Other than KRE 614, Lawson’s observation of the practice, and the Slaughter case, there was not much in the way of modern case law or authority in Kentucky to instruct trial judges and litigators on any particular procedural or substantive considerations for allowing juror questions, until the Kentucky Supreme Court issued its opinion in Fraser v. Miller, 427 S.W.3d 182 (Ky. 2014). In that medical malpractice case, a juror sought to ask a question during the plaintiff’s case-in-chief relating to a causation issue. The problem was that the question was presented the day after the plaintiff’s expert witness testified, when the witness had already returned to another state. The plaintiff sought to depose the departed witness by telephone and then offer his testimony on rebuttal. The trial court ruled that the plaintiff could not present the additional testimony to address the juror’s question on rebuttal, primarily because it did not constitute proper rebuttal testimony.

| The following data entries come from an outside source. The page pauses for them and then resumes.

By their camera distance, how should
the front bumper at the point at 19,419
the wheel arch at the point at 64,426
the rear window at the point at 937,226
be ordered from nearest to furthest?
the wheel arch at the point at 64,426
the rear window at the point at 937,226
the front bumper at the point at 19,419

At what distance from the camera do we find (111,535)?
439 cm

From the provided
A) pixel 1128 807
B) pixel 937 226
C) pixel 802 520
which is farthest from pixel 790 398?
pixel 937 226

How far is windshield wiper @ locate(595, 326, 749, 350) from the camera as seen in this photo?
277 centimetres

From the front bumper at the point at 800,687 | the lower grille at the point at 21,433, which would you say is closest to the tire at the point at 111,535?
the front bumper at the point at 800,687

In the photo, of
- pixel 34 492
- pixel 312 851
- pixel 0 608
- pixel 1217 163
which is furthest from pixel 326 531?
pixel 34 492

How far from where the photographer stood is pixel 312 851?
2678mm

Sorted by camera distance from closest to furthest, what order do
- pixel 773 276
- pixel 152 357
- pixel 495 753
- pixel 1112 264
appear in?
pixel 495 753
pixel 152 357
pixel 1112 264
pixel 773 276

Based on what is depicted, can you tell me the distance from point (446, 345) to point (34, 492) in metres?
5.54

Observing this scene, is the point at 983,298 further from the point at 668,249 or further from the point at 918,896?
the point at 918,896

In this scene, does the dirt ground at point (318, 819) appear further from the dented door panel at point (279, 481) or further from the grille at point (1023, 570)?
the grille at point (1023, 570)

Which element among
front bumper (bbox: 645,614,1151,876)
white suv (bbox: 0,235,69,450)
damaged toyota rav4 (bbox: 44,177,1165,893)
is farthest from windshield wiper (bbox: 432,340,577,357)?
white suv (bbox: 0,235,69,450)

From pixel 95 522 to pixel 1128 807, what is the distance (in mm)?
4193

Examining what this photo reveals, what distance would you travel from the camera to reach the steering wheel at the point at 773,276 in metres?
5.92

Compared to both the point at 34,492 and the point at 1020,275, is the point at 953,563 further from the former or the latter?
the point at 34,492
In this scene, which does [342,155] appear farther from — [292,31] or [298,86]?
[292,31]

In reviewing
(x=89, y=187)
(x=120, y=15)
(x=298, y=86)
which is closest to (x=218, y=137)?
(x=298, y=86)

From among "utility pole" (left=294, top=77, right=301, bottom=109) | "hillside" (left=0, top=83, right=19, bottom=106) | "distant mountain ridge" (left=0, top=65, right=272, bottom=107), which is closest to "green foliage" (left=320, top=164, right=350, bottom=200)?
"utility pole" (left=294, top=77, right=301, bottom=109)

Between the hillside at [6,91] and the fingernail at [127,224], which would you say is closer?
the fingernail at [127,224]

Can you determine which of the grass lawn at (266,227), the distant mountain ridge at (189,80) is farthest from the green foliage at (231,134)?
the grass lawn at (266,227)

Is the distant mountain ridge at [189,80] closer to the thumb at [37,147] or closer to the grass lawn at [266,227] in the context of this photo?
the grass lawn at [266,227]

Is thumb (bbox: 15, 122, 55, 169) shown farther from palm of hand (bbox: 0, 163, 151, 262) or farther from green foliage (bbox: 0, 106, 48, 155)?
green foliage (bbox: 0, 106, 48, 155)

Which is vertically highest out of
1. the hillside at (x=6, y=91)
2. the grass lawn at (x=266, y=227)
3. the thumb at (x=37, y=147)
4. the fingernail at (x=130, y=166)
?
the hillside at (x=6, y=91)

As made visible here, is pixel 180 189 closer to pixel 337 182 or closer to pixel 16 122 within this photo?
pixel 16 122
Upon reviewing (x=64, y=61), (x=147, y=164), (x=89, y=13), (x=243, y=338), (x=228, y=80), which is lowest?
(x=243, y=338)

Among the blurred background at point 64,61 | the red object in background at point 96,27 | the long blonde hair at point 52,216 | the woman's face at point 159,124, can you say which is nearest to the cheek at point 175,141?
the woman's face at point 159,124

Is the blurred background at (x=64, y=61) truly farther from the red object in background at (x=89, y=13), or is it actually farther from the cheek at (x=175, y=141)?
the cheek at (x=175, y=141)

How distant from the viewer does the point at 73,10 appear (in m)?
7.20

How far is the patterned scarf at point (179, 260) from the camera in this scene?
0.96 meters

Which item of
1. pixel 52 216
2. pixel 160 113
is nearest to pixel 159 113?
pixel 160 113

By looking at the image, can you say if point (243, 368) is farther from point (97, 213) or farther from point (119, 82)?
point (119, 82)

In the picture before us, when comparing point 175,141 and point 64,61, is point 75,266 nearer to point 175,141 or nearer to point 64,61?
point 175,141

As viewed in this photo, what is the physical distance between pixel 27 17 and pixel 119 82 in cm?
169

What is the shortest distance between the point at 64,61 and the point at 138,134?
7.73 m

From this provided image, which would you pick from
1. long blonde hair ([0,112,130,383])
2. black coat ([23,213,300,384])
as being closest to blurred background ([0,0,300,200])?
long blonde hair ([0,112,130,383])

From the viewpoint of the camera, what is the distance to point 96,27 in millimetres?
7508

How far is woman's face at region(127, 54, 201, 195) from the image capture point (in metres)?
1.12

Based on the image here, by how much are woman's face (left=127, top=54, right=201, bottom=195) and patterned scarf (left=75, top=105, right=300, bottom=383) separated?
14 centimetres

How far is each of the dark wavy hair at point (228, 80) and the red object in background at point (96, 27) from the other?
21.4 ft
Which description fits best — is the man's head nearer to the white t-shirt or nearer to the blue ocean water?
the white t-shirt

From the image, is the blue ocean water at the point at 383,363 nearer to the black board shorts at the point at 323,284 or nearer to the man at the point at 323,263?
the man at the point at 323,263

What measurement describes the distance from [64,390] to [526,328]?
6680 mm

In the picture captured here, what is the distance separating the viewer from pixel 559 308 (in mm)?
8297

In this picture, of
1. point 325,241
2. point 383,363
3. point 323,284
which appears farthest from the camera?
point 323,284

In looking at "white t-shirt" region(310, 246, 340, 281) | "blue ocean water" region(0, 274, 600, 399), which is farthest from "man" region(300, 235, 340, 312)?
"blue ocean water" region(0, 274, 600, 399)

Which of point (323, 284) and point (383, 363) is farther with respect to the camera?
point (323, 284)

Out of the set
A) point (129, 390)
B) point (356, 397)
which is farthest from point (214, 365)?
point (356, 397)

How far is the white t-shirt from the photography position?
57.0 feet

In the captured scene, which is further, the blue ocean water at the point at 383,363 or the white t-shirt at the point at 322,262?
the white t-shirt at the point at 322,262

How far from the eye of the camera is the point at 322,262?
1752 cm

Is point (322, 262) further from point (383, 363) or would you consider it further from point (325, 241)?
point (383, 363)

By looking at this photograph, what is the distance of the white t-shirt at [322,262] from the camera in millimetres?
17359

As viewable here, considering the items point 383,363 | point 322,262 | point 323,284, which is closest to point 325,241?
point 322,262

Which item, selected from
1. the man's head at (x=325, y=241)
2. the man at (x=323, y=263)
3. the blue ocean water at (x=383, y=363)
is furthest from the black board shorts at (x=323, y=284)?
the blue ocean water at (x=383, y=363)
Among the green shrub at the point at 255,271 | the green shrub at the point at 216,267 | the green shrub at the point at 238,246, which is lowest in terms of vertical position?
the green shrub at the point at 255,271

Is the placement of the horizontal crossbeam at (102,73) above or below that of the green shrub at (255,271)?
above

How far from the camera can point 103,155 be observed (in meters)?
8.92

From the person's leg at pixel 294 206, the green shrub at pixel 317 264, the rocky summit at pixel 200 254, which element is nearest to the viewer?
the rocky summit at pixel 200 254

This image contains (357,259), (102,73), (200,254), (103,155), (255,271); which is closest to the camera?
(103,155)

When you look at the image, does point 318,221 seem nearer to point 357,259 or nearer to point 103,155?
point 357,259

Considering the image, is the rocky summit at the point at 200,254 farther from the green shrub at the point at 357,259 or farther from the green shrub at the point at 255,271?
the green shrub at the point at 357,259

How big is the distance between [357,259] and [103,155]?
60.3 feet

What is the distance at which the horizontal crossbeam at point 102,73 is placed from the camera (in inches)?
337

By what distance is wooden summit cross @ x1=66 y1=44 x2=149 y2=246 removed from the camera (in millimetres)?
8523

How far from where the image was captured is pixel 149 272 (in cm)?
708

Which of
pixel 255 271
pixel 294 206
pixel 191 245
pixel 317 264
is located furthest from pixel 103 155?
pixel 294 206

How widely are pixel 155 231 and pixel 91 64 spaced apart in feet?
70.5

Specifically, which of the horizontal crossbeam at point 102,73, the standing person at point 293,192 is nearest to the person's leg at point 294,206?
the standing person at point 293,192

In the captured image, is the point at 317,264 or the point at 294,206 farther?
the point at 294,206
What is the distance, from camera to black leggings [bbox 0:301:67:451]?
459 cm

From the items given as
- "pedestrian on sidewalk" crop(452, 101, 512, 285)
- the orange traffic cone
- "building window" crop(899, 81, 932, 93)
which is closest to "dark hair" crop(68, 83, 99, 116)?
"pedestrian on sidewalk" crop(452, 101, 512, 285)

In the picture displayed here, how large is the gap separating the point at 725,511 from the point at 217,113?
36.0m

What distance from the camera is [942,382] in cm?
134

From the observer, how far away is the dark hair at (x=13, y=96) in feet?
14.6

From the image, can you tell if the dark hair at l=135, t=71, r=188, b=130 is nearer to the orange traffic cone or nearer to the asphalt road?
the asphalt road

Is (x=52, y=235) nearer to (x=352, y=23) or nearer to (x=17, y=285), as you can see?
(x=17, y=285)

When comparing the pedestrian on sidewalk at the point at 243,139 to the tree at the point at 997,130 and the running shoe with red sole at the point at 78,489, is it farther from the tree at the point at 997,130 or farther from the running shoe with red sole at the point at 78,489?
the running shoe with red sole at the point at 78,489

The Supreme Court, in an opinion by Justice Cunningham, discussed CR 43.02 relating to the order of proof at trial, and noted that a trial court has discretion to regulate the order of presentation of proof at trial. The Court held that the trial court properly denied the plaintiff’s request to have the expert address the juror’s question on rebuttal since the issue arose on plaintiff’s case–in–chief and was not true rebuttal. The Court also stated that the causation issue raised by the juror’s question was “not a critical issue” that was pertinent to the expert’s testimony. Finally, the holding offered this guideline for juror questions to be asked at trial: the trial judge should advise the jury at the beginning of the trial that any juror questions for a witness must be posed while the witness is still on the stand.
Thus, the opinion suggests that trial judges and lawyers should carefully scrutinize a juror’s question, not just to see it is ” pertinent and competent” (to borrow the phrase from Slaughter), but also to make sure it is timely.